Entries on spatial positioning
********

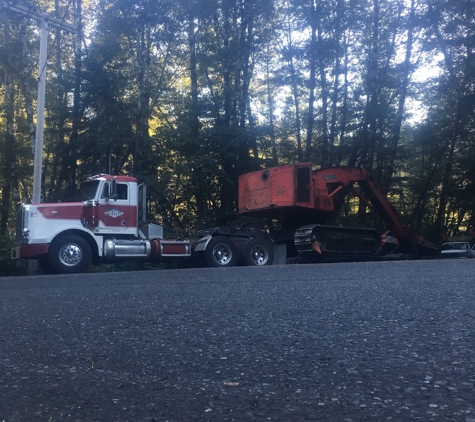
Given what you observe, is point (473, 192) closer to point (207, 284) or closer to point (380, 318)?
point (207, 284)

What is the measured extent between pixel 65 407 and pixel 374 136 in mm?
23820

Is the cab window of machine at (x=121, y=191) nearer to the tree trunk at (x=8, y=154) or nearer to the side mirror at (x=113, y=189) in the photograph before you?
the side mirror at (x=113, y=189)

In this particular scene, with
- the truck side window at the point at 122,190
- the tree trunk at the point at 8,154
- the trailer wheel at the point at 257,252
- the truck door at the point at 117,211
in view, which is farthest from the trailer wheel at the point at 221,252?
the tree trunk at the point at 8,154

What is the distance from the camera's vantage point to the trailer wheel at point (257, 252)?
54.1 feet

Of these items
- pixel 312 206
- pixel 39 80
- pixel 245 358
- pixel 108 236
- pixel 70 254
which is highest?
pixel 39 80

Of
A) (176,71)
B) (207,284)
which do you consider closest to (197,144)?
(176,71)

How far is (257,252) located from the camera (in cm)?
1681

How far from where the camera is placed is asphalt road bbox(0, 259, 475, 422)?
8.74 ft

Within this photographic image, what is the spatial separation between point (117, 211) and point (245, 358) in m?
12.4

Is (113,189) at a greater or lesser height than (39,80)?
lesser

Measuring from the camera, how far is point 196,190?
23.4 m

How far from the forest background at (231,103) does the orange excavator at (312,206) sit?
4.85 m

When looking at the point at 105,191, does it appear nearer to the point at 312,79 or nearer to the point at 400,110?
the point at 312,79

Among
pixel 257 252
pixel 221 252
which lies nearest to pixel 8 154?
pixel 221 252
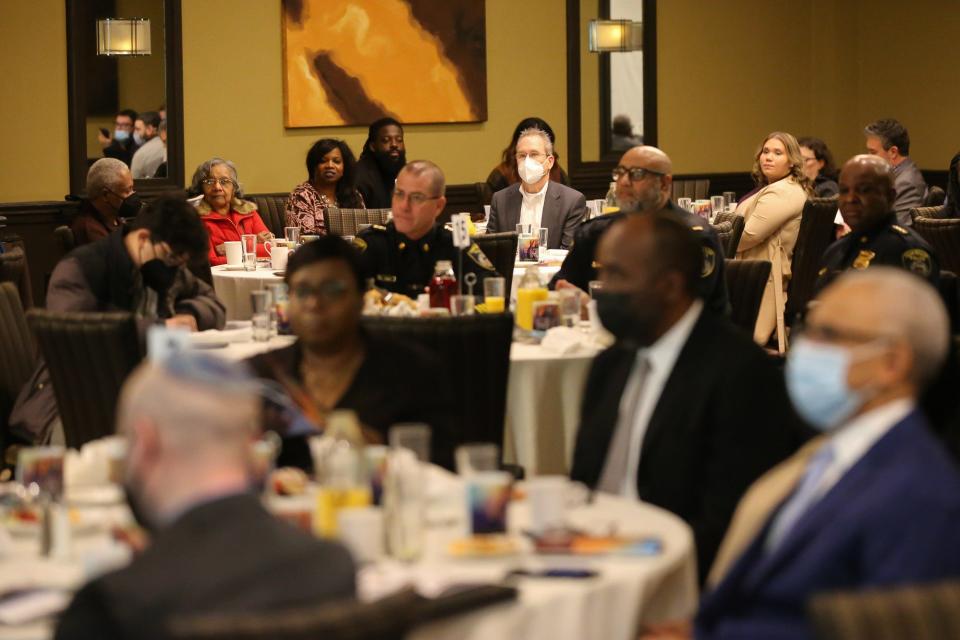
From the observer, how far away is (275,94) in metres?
11.7

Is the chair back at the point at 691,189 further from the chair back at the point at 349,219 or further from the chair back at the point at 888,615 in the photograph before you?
the chair back at the point at 888,615

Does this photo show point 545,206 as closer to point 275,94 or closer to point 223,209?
point 223,209

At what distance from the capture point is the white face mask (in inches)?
352

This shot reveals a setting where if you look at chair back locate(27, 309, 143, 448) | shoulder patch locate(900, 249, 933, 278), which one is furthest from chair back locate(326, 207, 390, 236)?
chair back locate(27, 309, 143, 448)

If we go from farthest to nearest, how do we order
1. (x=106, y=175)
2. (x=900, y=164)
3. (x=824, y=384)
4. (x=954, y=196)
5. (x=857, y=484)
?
(x=900, y=164) < (x=954, y=196) < (x=106, y=175) < (x=824, y=384) < (x=857, y=484)

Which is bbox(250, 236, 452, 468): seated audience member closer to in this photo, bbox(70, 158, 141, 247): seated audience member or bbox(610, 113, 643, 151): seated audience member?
bbox(70, 158, 141, 247): seated audience member

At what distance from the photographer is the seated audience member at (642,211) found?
20.0 ft

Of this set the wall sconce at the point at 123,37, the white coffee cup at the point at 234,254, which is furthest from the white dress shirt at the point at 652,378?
the wall sconce at the point at 123,37

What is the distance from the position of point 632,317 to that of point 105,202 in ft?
18.4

********

* [BRIEF]: Pull out the lines above word for word, beginning with the line that contains "If we go from" and continuing through the last line of the records.

* [ANSWER IN FULL]:
If we go from farthest to nearest, how do we order
1. (x=106, y=175)
2. (x=900, y=164)
3. (x=824, y=384)
4. (x=954, y=196)
5. (x=857, y=484)
?
(x=900, y=164) < (x=954, y=196) < (x=106, y=175) < (x=824, y=384) < (x=857, y=484)

Which is bbox(250, 236, 452, 468): seated audience member closer to in this photo, bbox(70, 158, 141, 247): seated audience member or bbox(610, 113, 643, 151): seated audience member?
bbox(70, 158, 141, 247): seated audience member

At what distance from the photographer is the seated audience member at (642,211) found?
20.0 ft

Of this set the wall sconce at the point at 123,37, the white coffee cup at the point at 234,254, which is furthest from the white dress shirt at the point at 652,378?
the wall sconce at the point at 123,37

What is the distance from the position of point 632,317 to that of point 105,202 in ft?
18.4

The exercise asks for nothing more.